**Complete the following:**
(A) In the news article about the tobacco companies' lawsuit, transcribe the stretch from "In the suit" through "shrinking cigarette market." word for word.
(B) Continue the news article about the tobacco companies' suit against the FDA advisory panel, picking up after its final sentence.

Two of the nation's largest cigarette makers on Friday asked a federal court to stop the Food and Drug Administration from relying on recommendations made by an advisory panel on issues such as menthol cigarettes.
In the suit filed in U.S. District Court in Washington, Lorillard Inc. and R.J. Reynolds Tobacco Co. allege financial conflict of interest and bias by several members of the Tobacco Products Scientific Advisory Committee.
The panel, which is tasked with advising the agency on various tobacco-related issues, is set to release a report in March on the public health impact of menthol cigarettes, a key area for growth for tobacco companies in a shrinking cigarette market.
The FDA won the authority to regulate tobacco in June 2009. The law doesn't let the FDA ban nicotine or tobacco, just regulate what goes into tobacco products, require the ingredients be publicized and limit how tobacco is marketed, especially to young people. The agency's panels advise it on scientific issues. It doesn't have to follow their recommendations, but usually does.
According to the suit, on issues relating both to menthol in cigarettes and smokeless tobacco products, the panel fails to meet the federal requirements that committee members should be fairly balanced and not inappropriately influenced by any special interest.
The suit specifically alleges that three committee members have conflicts of interest because they were paid expert witnesses in anti-tobacco lawsuits and have financial ties to pharmaceutical companies that make smoking-cessation products.

**Data provided:**
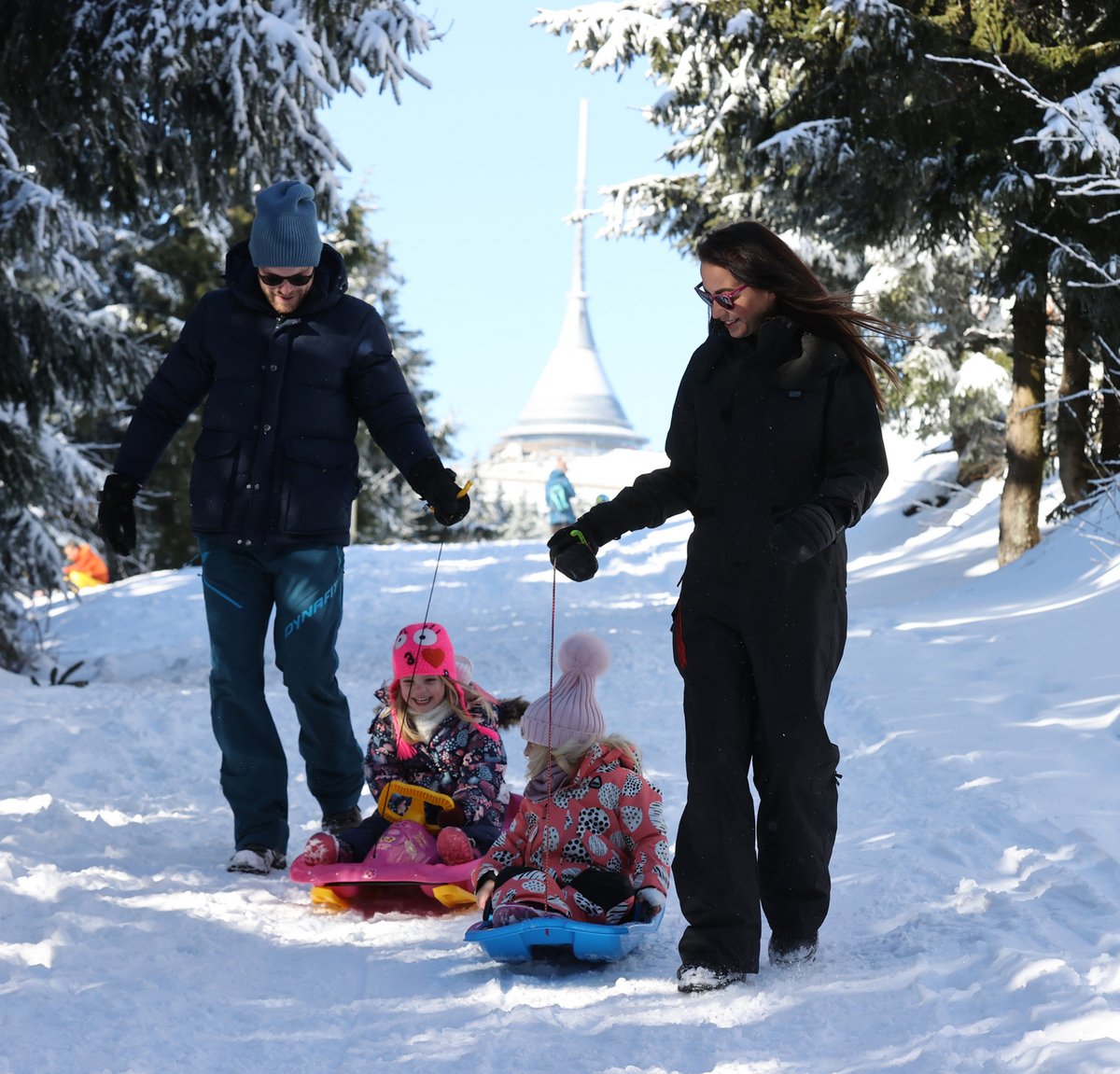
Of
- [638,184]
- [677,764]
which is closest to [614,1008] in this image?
[677,764]

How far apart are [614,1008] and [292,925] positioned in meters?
1.26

**Responses in order:**
(A)
In the suit filed in U.S. District Court in Washington, Lorillard Inc. and R.J. Reynolds Tobacco Co. allege financial conflict of interest and bias by several members of the Tobacco Products Scientific Advisory Committee.
The panel, which is tasked with advising the agency on various tobacco-related issues, is set to release a report in March on the public health impact of menthol cigarettes, a key area for growth for tobacco companies in a shrinking cigarette market.

(B)
"There will be no way for the defendants or the public to have confidence that the Committee's report and recommendations with respect to menthol are the product of an unbiased assessment of the relevant science, uninfluenced by special interests and by the prospect of financial gains," according to the suit.
FDA spokesman Jeff Ventura said the agency does not comment on pending litigation.
Several cigarette makers, including Altria Group Inc., parent company of Philip Morris USA, had previously asked the federal agency to remove members of the panel for conflicts of interest. Altria Group is not part of the suit filed Friday.
Lorillard, based in Greensboro, N.C., holds about 35 percent of the U.S menthol market with its top-selling Newport brand. R.J. Reynolds and its parent company, Reynolds American Inc., based in Winston-Salem, N.C., sell brands like Camel and Pall Mall.
Opponents say the minty flavor of menthol cigarettes can entice young people to start smoking and may make it harder to quit. They are also disproportionately smoked by African-American smokers.
U.S. cigarette makers have gone on the offensive amid the menthol review, saying scientific evidence does not show that menthol cigarettes create greater health risk than non-menthol cigarettes. Lorillard also has said it believes that a ban on menthol would lead to a black market for contraband smokes.